■ **REQUIREMENT A**
In the post on corporate responsibility below, reproduce the passage from "For the round" to "really mixed group." word for word.

--- start PROVIDED PASSAGE ---

At the outset let me mention the fact that in the title of this post lies a Freudian slip. The intended title was “Corporate Responsibility – Beyond Labels”. But the new – unintended – title captures the thought perfectly. (And I’ll come back to that in closing.)
Third Eyesight was recently asked by a multi-billion dollar global consumer brand to facilitate a round-table discussion focussing on the issue of how to drive ethical behaviour and sustainable business models into their sector. This company has a well documented strategy and action plan until 2020, and their team was travelling together in India visiting other corporate and non-corporate initiatives, to learn from them.
For the round table, we brought together brands, retailers, manufacturers, compliance audit and certification agencies, craft and community oriented organisations and non-government organisations (NGOs working on environment stewardship. Some were intrinsically linked to the consumer goods / retail sector, others were not. Among those present was Ramon Magsaysay award winner Mr. Rajendra Singh of the Tarun Bharat Sangh, an organisation that has, over the last several years, worked in recharging thousands of water reservoirs leading to the rebirth of several rivers.
The diversity (and sometimes total divergence) in views among the participants was a powerful driver for the debate during the day, which was the main intention behind having a really mixed group.
(Try this experiment yourself. Get a bunch of people together who define their work as being in the “corporate responsibility” stream. Then ask them the meaning of that phrase, and watch the entirely different tracks people move on. You might be left wondering, whether they are really working towards a common goal.)

--- end PROVIDED PASSAGE ---
--- start DATASET ROWS ---

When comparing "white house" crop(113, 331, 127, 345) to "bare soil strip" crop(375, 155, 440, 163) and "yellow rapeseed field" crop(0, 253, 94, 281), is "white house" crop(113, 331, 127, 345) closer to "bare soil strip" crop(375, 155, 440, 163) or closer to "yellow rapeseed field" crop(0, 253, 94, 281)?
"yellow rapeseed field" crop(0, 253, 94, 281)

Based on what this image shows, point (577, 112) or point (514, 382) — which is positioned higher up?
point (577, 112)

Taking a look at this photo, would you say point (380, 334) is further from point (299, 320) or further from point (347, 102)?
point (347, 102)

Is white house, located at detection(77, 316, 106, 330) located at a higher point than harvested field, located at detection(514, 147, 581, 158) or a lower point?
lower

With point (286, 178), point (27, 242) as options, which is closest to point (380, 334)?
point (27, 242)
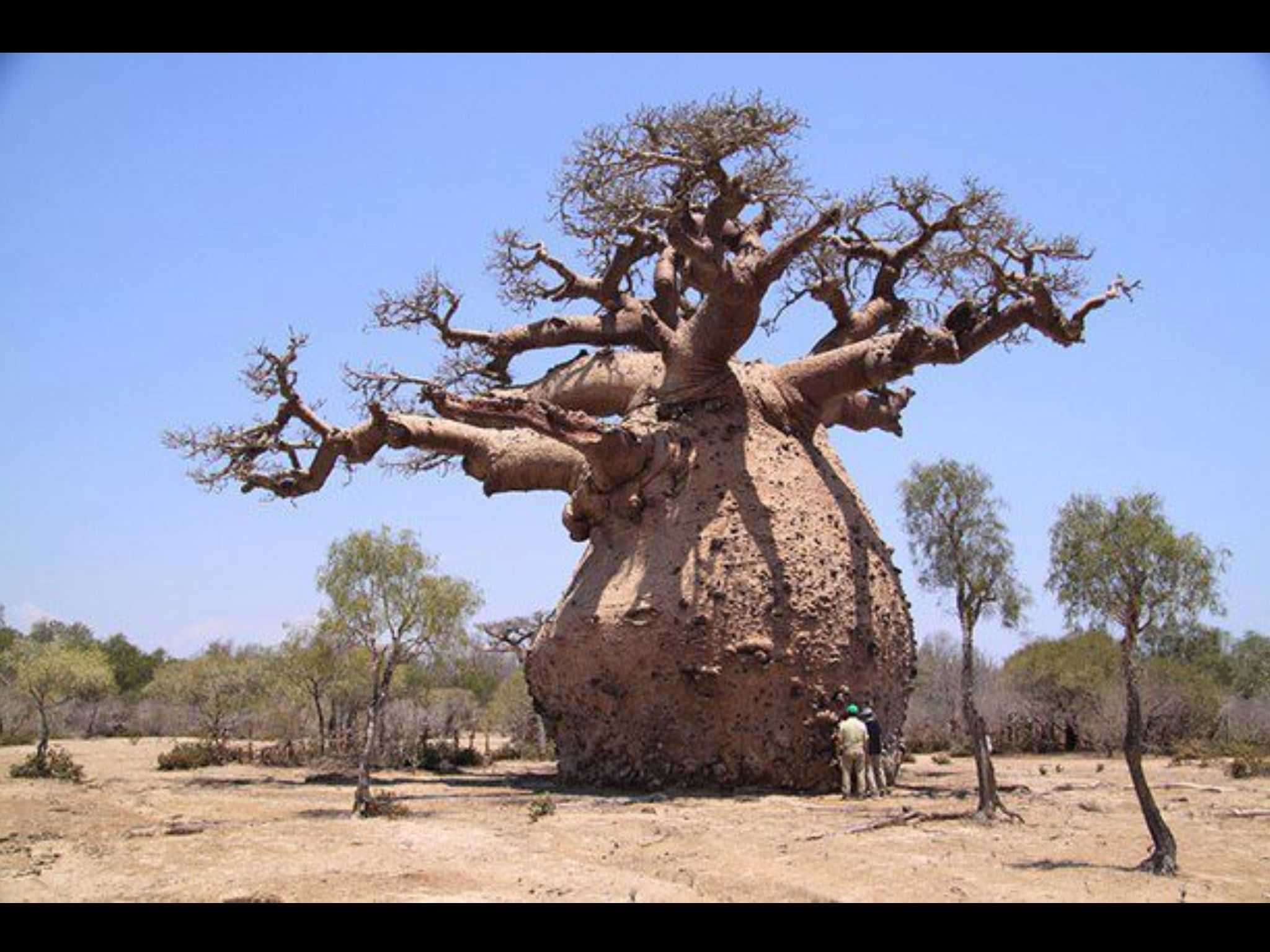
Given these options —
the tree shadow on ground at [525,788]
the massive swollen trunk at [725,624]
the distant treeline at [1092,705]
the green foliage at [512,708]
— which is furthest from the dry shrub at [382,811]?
the green foliage at [512,708]


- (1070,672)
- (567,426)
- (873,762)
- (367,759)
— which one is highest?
(567,426)

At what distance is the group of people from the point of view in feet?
28.1

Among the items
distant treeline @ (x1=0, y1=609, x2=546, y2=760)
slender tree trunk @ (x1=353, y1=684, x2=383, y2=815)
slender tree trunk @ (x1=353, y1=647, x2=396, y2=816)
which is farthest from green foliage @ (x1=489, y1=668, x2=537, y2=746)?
slender tree trunk @ (x1=353, y1=684, x2=383, y2=815)

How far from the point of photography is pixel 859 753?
855 cm

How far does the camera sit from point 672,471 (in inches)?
384

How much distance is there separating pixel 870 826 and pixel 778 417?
4.81 m

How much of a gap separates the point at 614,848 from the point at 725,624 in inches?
122

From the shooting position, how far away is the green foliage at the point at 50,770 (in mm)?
10695

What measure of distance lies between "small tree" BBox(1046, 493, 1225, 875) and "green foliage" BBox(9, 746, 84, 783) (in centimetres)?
951

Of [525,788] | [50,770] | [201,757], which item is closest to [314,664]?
Answer: [201,757]

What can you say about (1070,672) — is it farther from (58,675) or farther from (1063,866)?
(58,675)

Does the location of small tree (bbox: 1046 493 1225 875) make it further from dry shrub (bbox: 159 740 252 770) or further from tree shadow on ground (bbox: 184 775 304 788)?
dry shrub (bbox: 159 740 252 770)

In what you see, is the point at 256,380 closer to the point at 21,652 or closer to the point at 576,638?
the point at 576,638

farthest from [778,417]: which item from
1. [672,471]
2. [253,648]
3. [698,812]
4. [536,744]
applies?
[253,648]
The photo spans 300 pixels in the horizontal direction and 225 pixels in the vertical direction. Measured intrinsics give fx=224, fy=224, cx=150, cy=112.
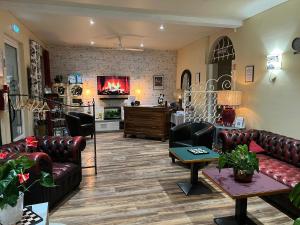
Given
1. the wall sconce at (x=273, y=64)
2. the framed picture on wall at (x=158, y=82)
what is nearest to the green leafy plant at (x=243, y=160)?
the wall sconce at (x=273, y=64)

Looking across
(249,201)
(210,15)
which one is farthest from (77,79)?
(249,201)

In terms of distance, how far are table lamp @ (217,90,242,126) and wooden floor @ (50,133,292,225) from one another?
5.46 ft

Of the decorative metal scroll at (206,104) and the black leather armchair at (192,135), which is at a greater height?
the decorative metal scroll at (206,104)

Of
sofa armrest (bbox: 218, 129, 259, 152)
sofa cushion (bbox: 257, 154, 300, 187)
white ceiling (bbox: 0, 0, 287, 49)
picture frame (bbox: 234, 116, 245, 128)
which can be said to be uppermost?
white ceiling (bbox: 0, 0, 287, 49)

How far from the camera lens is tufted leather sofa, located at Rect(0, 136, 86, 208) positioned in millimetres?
2586

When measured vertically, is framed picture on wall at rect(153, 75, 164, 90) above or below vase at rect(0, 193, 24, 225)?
above

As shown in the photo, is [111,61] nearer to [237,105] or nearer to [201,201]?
[237,105]

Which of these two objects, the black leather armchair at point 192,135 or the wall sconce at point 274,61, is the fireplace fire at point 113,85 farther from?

--- end DATASET ROWS ---

■ **REQUIREMENT B**
Quote only the lines of the listing above, starting with the line with "When measured vertically, is" and running through the last line of the listing, both ends included.

■ **OUTPUT A**
For the round table, we brought together brands, retailers, manufacturers, compliance audit and certification agencies, craft and community oriented organisations and non-government organisations (NGOs working on environment stewardship. Some were intrinsically linked to the consumer goods / retail sector, others were not. Among those present was Ramon Magsaysay award winner Mr. Rajendra Singh of the Tarun Bharat Sangh, an organisation that has, over the last several years, worked in recharging thousands of water reservoirs leading to the rebirth of several rivers.
The diversity (and sometimes total divergence) in views among the participants was a powerful driver for the debate during the day, which was the main intention behind having a really mixed group.

■ **OUTPUT B**
When measured vertically, is framed picture on wall at rect(153, 75, 164, 90) above or below vase at rect(0, 193, 24, 225)?
above

As shown in the photo, is [111,61] nearer to [237,105] or nearer to [201,201]?
[237,105]

Which of these two objects, the black leather armchair at point 192,135 or the wall sconce at point 274,61, is the fireplace fire at point 113,85 farther from?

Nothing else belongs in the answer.